Personalmente si, nací con cuatro tetillas, no con cuatro pezones como Krusty el payaso sino con cuatro tetillas bien separadas, dos de las cuales se fueron reduciendo hasta quedar convertidas en unos lunares minúsculos pero replicas exactas a escala de lo que una vez había sido.
… la noche se dibujaba sin igual; había esperado que ese chico me invitara a salir desde una semana atrás. Le insistí en que saliéramos ese viernes y muy a la fuerza él aceptó, eso si, con la condición que saldríamos con dos de sus amigos; uno era el chico que atendía la cafetería donde yo estudiaba, el otro era Jhon.
Fuimos a una disco de moda, hoy desaparecida y todo el ambiente se notaba de lo mas normal, salvo la observación de que yo sería tratado “como un amigo más, dado que los otros chicos eran sus compañeros de trabajo”. Mis alarmas no se dispararon, mis instintos aun estaban dormidos bajo mis dieciocho años de edad y mi primera salida en pareja. La noche estaba bastante aburrida, la música bastante repetitiva y las miradas lascivas a las cuales no estaba acostumbrado no me resultaban muy cómodas y quise ir al baño; debí hacerlo solo y sin mayores problemas ingresé en el húmedo lugar, maloliente y atestado de chicos ocultando bajo polvo compacto el sudor de una noche de fiesta. Al salir fue difícil recordar el camino a mi mesa, de hecho, hubiera sido una fortuna nunca encontrar el camino de regreso; mi chico y Jhon se estaban besando de una manera tan apasionada, tan entregada y tan ensimismada, que no notaron mi presencia, donde el cerebro procesaba a velocidades vertiginosas una cantidad de información que no coincidía con el paraíso de flores y amores que había tratado de crear para mi mismo.
Dicen que todos tenemos una serie de traumas que nos hacen ser quienes somos y que el primer trauma que adquirimos es el de la respiración, cuando el cerebro recibe ese golpe de vida y sigue repitiendo la acción de respirar una y otra vez.

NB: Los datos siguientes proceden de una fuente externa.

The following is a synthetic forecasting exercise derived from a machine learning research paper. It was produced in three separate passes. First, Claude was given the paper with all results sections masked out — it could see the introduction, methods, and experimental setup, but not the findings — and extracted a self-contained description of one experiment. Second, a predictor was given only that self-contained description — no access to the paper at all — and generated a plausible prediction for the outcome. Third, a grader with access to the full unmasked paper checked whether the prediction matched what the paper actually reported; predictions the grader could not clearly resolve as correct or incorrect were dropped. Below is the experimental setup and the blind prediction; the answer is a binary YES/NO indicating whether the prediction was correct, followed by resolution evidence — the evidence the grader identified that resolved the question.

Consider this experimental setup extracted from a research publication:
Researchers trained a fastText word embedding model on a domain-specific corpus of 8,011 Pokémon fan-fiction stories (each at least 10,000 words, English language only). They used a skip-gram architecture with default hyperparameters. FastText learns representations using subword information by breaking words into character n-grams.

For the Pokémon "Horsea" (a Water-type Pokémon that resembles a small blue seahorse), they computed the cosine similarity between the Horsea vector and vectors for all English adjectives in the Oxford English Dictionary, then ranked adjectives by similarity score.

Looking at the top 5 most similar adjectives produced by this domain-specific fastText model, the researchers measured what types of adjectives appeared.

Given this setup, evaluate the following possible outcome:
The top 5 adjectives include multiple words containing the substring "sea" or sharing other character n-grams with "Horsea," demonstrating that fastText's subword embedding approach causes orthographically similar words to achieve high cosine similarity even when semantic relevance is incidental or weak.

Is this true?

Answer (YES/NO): NO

Hay estaba yo. Presenciando mi primer trauma sentimental, mi primer golpe de vida, de verdadera vida, aprendiendo del primer error, con la primera persona, esa que parece irremplazable y que más allá de tu primera vez, crees que podrías entregarle hasta el alma.
No dije nada. Ese día adquirí la manía de callar, sin pedir explicaciones y quedándome con las definiciones que mi imaginación pudiera darle al asunto. Ellos llevaban más tiempo juntos del que yo llevaba en el mundo romántico. Yo era simplemente un experimento, una idea de búsqueda ajena para comprobar la solidez de su relación. Obviamente no me podía quedar ahí, obviamente tenía que huir, los monstruos tienden a perseguirte, pero sabía que en mi caso ellos ya querían deshacerse de mí. Nunca los volví a ver, nunca pretendí entenderlos aunque tampoco odiarlos; era mi primer trauma y debía quedarme con él, comprendiendo que la vida apenas empezaba, que el corazón apenas estaba conociendo el primero de los muchos monstruos que el camino me pondría al paso y del cual, hoy, a muchos veranos de distancia, ya no recuerdo el rostro.